Output all the data exactly. Pictures do not belong in the copy.

[Provided material — start]

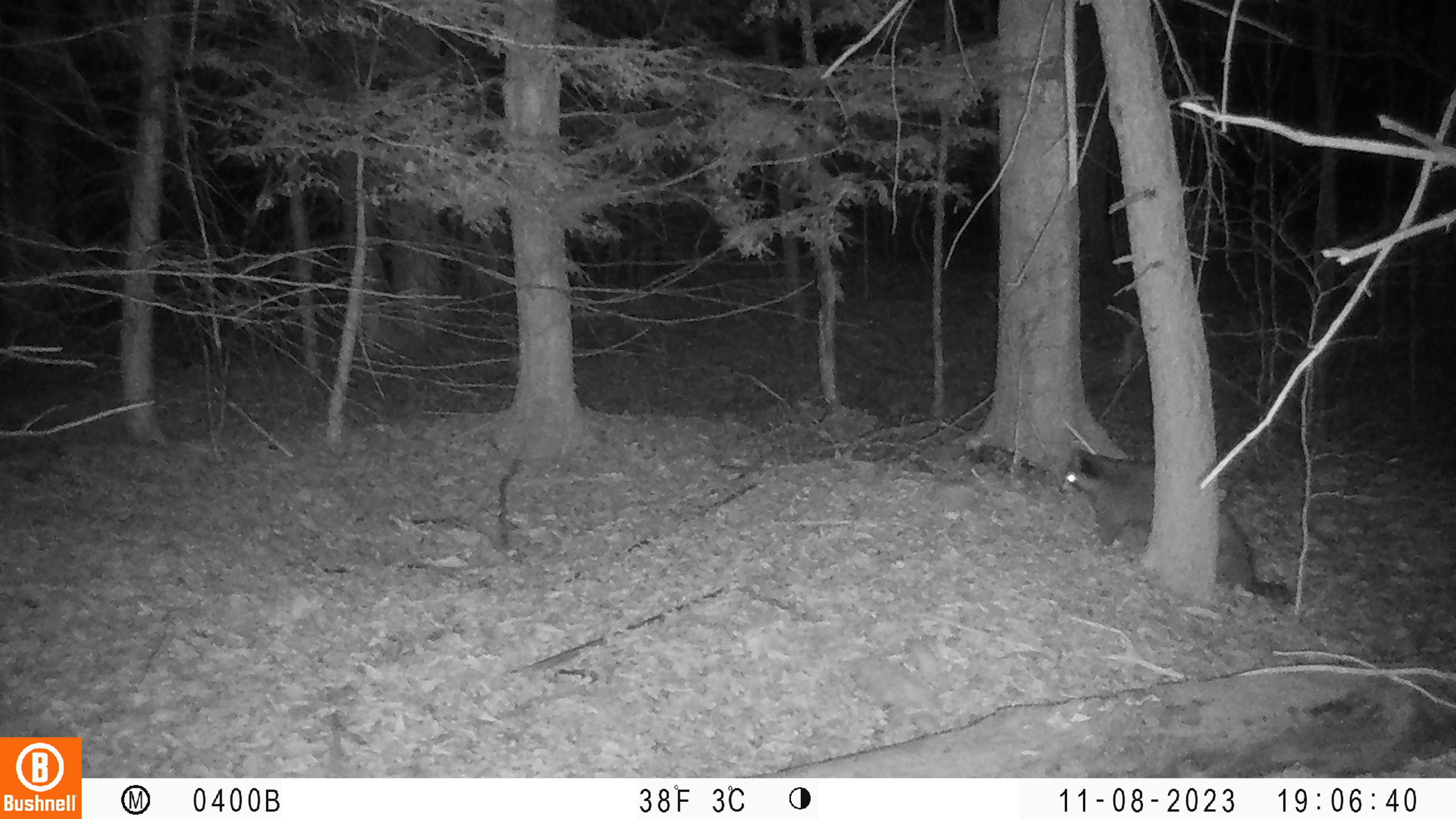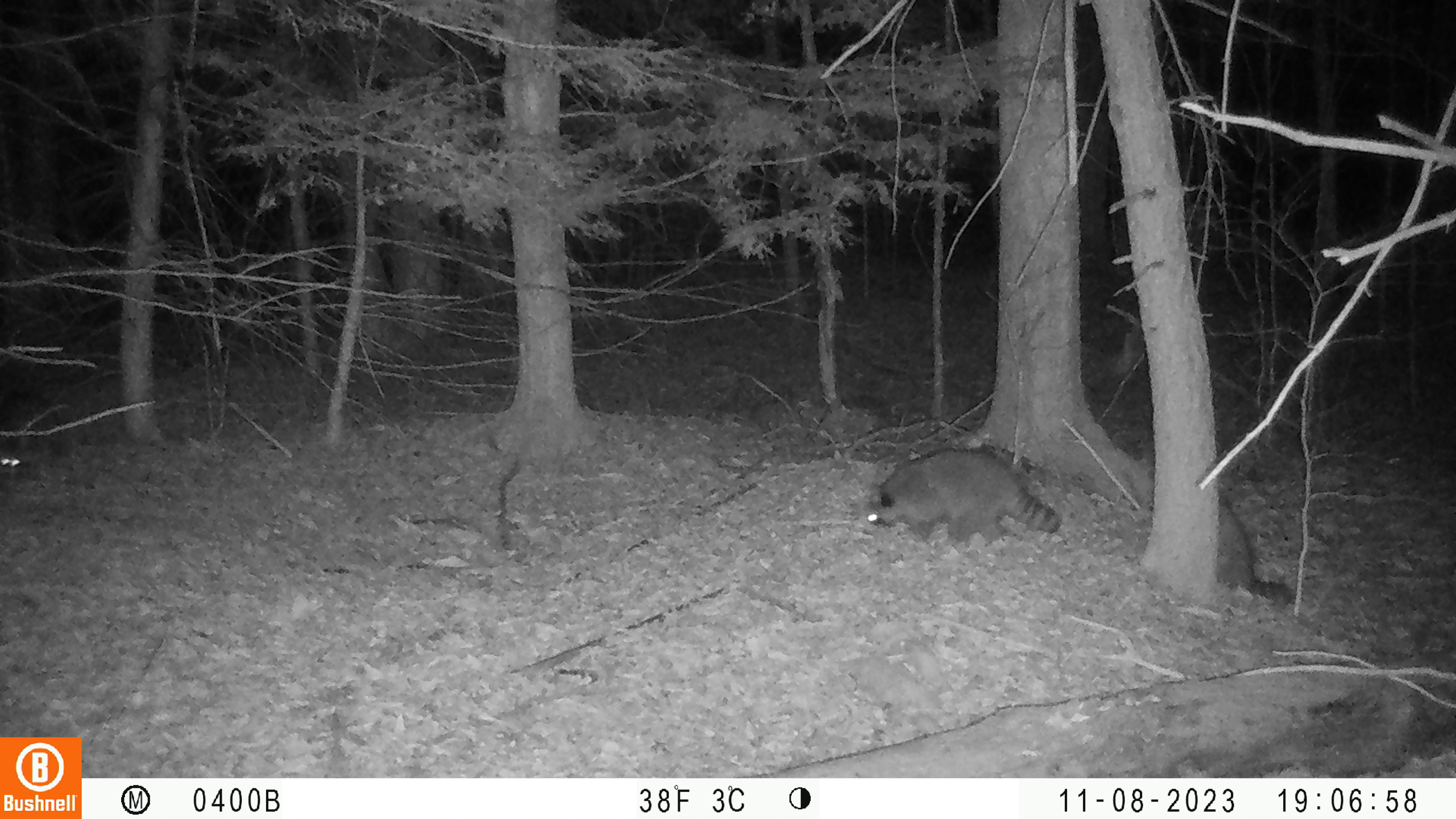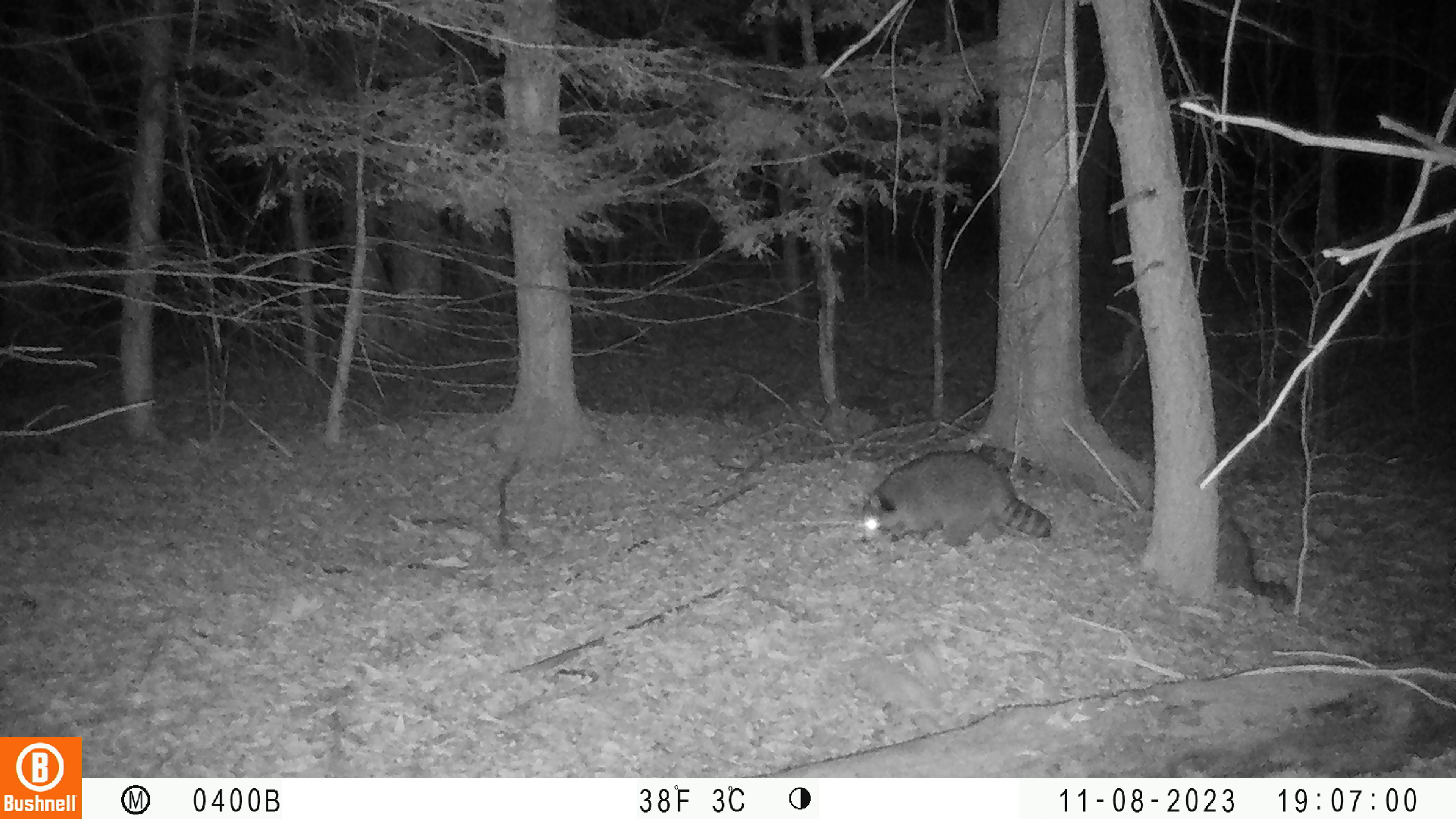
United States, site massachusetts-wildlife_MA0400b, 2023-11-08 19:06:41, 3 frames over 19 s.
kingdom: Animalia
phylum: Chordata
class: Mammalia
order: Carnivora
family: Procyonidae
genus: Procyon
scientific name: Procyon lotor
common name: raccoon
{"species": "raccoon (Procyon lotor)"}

[Provided material — finish]

● **Reply**:
United States, site massachusetts-wildlife_MA0400b, 2023-11-08 19:06:41, 3 frames over 19 s.
kingdom: Animalia
phylum: Chordata
class: Mammalia
order: Carnivora
family: Procyonidae
genus: Procyon
scientific name: Procyon lotor
common name: raccoon
{"species": "raccoon (Procyon lotor)"}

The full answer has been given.